RECORDS FOR THIS EXERCISE
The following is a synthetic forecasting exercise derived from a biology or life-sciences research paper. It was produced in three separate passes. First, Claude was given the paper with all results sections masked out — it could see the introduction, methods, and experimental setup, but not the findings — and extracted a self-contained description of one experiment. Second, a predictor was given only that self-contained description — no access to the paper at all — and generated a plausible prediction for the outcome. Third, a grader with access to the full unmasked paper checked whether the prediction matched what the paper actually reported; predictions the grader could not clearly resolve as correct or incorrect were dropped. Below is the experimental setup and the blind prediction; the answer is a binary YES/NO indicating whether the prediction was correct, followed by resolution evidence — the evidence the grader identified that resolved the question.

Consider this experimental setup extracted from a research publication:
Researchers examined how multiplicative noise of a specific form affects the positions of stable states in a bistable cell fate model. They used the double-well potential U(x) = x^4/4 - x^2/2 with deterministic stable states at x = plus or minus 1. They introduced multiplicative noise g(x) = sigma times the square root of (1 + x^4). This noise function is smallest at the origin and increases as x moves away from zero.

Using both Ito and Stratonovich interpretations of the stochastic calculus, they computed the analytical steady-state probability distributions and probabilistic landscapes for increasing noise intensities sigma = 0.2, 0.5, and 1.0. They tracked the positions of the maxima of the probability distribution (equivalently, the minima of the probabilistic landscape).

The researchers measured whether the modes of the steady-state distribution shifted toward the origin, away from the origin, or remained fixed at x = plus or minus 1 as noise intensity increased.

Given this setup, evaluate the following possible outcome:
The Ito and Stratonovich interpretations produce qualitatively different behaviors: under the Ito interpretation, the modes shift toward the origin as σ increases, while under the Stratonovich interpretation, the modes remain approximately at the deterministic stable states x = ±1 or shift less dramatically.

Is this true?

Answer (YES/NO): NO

--

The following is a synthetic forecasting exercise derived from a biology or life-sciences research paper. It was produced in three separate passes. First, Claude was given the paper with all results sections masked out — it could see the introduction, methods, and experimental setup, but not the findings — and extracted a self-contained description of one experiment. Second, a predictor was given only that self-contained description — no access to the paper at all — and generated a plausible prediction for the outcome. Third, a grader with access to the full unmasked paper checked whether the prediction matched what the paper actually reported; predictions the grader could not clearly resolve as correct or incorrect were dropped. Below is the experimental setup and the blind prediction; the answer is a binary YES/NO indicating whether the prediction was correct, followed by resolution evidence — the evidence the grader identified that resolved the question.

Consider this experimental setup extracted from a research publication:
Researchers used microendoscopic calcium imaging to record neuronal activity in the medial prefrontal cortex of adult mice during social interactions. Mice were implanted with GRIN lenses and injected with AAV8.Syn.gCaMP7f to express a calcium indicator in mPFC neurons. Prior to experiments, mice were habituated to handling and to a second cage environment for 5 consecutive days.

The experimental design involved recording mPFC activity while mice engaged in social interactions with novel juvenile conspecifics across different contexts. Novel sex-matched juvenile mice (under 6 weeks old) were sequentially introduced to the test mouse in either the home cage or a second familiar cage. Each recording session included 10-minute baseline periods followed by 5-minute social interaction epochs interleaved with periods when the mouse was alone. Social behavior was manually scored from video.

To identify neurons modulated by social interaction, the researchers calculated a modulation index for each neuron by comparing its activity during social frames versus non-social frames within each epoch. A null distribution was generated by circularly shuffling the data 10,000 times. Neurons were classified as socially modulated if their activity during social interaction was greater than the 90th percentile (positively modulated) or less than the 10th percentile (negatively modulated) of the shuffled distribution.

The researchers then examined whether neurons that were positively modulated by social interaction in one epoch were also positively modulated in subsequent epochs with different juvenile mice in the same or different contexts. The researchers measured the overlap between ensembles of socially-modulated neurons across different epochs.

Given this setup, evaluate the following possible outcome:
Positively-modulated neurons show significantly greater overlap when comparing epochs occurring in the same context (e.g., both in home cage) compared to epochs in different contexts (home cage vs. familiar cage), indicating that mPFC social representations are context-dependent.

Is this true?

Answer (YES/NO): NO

--

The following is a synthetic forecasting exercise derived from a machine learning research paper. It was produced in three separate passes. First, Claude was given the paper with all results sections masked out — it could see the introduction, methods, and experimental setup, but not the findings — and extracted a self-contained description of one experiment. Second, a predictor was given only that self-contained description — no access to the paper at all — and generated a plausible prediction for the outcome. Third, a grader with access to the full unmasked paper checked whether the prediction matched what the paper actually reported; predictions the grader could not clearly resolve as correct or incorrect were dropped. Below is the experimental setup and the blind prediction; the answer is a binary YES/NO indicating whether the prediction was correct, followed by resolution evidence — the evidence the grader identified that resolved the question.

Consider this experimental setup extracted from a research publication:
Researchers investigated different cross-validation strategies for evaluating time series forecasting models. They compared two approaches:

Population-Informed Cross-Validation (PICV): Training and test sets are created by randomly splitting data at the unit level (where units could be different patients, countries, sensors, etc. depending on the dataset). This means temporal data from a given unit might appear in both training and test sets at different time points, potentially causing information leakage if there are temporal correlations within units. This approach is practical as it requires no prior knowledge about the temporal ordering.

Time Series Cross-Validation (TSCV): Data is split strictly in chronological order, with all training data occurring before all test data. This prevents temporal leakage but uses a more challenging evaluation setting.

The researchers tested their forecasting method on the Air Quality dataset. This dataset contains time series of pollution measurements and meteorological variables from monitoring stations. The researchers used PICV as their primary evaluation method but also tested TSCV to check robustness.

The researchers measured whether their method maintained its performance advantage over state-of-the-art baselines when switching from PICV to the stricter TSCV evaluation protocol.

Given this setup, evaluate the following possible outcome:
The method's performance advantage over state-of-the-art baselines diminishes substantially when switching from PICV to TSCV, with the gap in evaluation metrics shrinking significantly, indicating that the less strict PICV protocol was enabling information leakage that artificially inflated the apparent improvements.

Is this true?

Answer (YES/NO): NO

WHAT THE TASK REQUIRES
Go through the listing above and return each line that includes the word "occurring".

FINAL ANSWER
Positively-modulated neurons show significantly greater overlap when comparing epochs occurring in the same context (e.g., both in home cage) compared to epochs in different contexts (home cage vs. familiar cage), indicating that mPFC social representations are context-dependent.
Time Series Cross-Validation (TSCV): Data is split strictly in chronological order, with all training data occurring before all test data. This prevents temporal leakage but uses a more challenging evaluation setting.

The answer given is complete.